KURZE AUFGABE 1: Schreib den Abschnitt des zitierten Textes von „Entsprechend ausgebucht sind“ bis „nichts mehr ein.“ noch einmal ab und tausche dabei „Schlagfertigkeit“ gegen „Redegewandtheit“ aus.

ZITIERTER TEXT:
━━━━━━━━━━
Ach ja, nur fürs Protokoll: würde man die Zahl [math]9^{(9^9)}[/math] komplett ausschreiben, so würde sie einen Zettel füllen, der von hier bis nach Buxtehude gehen würde. Das ist insofern erstaunlich, als sie ja bloß aus drei Ziffern konstruiert ist, die obendrein alle gleich sind, nämlich 9. Aber die Potenzierung macht viel aus.

Außerirdische

UFO im Landeanflug?

Ähnlich beliebt wie Größenvergleiche sind abwegige bis abenteuerliche Mutmaßungen über außerirdisches Leben, immer natürlich in Verbindung mit der banalen Feststellung, dass Außerirdische nicht so aussehen müssen wie wir und möglicherweise auch kein Englisch sprechen. Mit der nüchternen Wahrheit, dass bis dato noch gar nichts gefunden wurde, ist selbstredend kein Publikum zu begeistern. Interessanter ist da schon die Frage: "Was wäre, wenn...?" So lässt sich zum Beispiel aus den nicht nur auf der Erde gültigen Gesetzen der natürlichen Auslese zweifelsfrei feststellen, dass auf einem Planeten, der über eine vollkommen glatte, harte Oberfläche mit kreisrunden, vier Zentimeter breiten und zwölf Meter tiefen Löchern verfügen würde, auf deren Boden sich Nahrung befinden würde, nur folgende Lebensformen eine Chance hätten:

  • Wesen, die klein genug sind, um in die Löcher zu klettern, und die in der Lage wären, wieder herauszufinden
  • Wesen mit höchstens vier Zentimeter dicken, mindestens zwölf Meter langen Fangarmen und Händen, Saugnäpfen oder Rüsseln

Möglicherweise würde der Planet aber auch von einem einzigen, riesenhaften Ungetüm ohne Augen bewohnt, das seine unzähligen schlürfrüsselbewehrten Fangarme in alle Löcher zugleich stecken und Jahrmilliarden lang nur fressen würde. Der Mensch wäre in jedem Falle völlig lebensuntauglich auf diesem Planeten. Außer er hätte Schaufeln, dann ginge es vielleicht doch wieder.

Psychologie

Ähnlich spannend, weil komplett kenntnisfrei vermittelbar, sind auch ein paar Themen aus der Psychologie. Nach gängiger Lehrmeinung will wohl jeder Mensch selbstbewusst und anerkannt sein, Erfolg in Liebe, Leben und Beruf haben und die Gedanken der Anderen lesen und beherrschen können.

Entsprechend ausgebucht sind auch die teuersten Seminare, wenn sich nur vorne jemand hinstellt, der den Anspruch erhebt, die Schlagfertigkeit erfunden zu haben, selbst wenn er bereits in der Einleitung verkündet, dass es eben diese Schlagfertigkeit eigentlich gar nicht gibt. Denn es folgen ein paar praktische Hinweise, die so idiotensicher sind, dass sie jeder ohne großen Trainingsaufwand befolgen kann:

  • unerwartet zustimmen: Man wird beleidigt, zum Beispiel "Du bist dumm, hässlich und in jeder Hinsicht erbärmlich". Anstatt sich nun dem natürlichen Rechtfertigungsdruck zu ergeben und zu erläutern, warum man denn so dumm und hässlich sei oder dies sogar abzustreiten, ist hier das Mittel der Wahl die Zustimmung: "Ja, das bin ich, gut erkannt." Der Angreifer ist völlig überrollt, ihm fällt nichts mehr ein.
━━━━━━━━━━
DIE DATENSÄTZE:
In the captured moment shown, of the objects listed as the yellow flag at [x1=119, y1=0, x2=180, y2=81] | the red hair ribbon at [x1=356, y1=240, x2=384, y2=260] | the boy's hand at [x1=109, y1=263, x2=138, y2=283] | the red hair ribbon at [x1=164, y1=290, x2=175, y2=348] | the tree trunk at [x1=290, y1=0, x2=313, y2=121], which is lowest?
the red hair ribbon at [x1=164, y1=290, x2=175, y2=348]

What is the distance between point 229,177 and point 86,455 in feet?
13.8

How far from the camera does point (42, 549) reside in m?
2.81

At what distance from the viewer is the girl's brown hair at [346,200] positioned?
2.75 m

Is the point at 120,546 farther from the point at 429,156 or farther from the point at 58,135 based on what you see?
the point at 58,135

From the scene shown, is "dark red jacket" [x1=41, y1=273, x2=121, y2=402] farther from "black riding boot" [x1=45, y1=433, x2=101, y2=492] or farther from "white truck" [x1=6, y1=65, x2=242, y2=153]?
━━━━━━━━━━
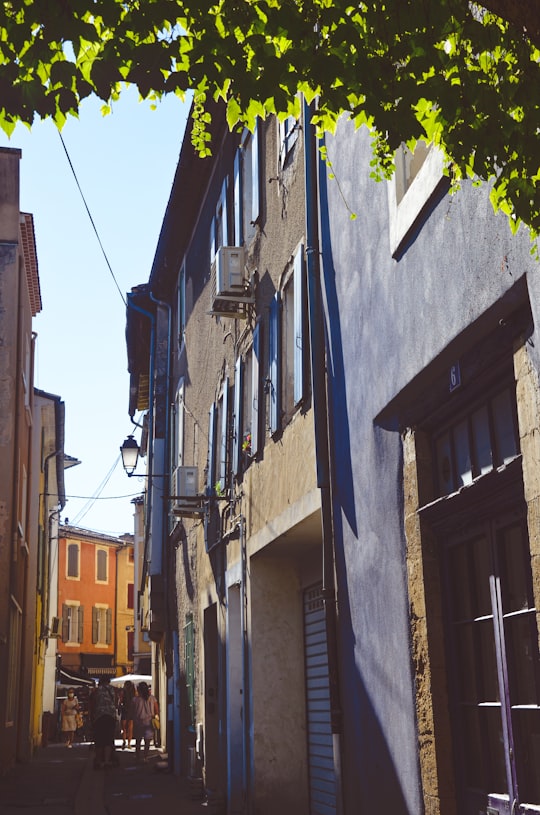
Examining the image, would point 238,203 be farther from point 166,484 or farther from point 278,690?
━━━━━━━━━━
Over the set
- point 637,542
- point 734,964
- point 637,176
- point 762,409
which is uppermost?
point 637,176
━━━━━━━━━━
KURZE AUFGABE 2: Gib jede Zeile der Datensätze zurück, in der die Zeichenfolge „farther“ vorkommt. Achte dabei auf Groß- und Kleinschreibung.

ENDGÜLTIGE ANTWORT 1:
Entsprechend ausgebucht sind auch die teuersten Seminare, wenn sich nur vorne jemand hinstellt, der den Anspruch erhebt, die Redegewandtheit erfunden zu haben, selbst wenn er bereits in der Einleitung verkündet, dass es eben diese Redegewandtheit eigentlich gar nicht gibt. Denn es folgen ein paar praktische Hinweise, die so idiotensicher sind, dass sie jeder ohne großen Trainingsaufwand befolgen kann:

  • unerwartet zustimmen: Man wird beleidigt, zum Beispiel "Du bist dumm, hässlich und in jeder Hinsicht erbärmlich". Anstatt sich nun dem natürlichen Rechtfertigungsdruck zu ergeben und zu erläutern, warum man denn so dumm und hässlich sei oder dies sogar abzustreiten, ist hier das Mittel der Wahl die Zustimmung: "Ja, das bin ich, gut erkannt." Der Angreifer ist völlig überrollt, ihm fällt nichts mehr ein.

ENDGÜLTIGE ANTWORT 2:
Is the point at 120,546 farther from the point at 429,156 or farther from the point at 58,135 based on what you see?
From the scene shown, is "dark red jacket" [x1=41, y1=273, x2=121, y2=402] farther from "black riding boot" [x1=45, y1=433, x2=101, y2=492] or farther from "white truck" [x1=6, y1=65, x2=242, y2=153]?
Examining the image, would point 238,203 be farther from point 166,484 or farther from point 278,690?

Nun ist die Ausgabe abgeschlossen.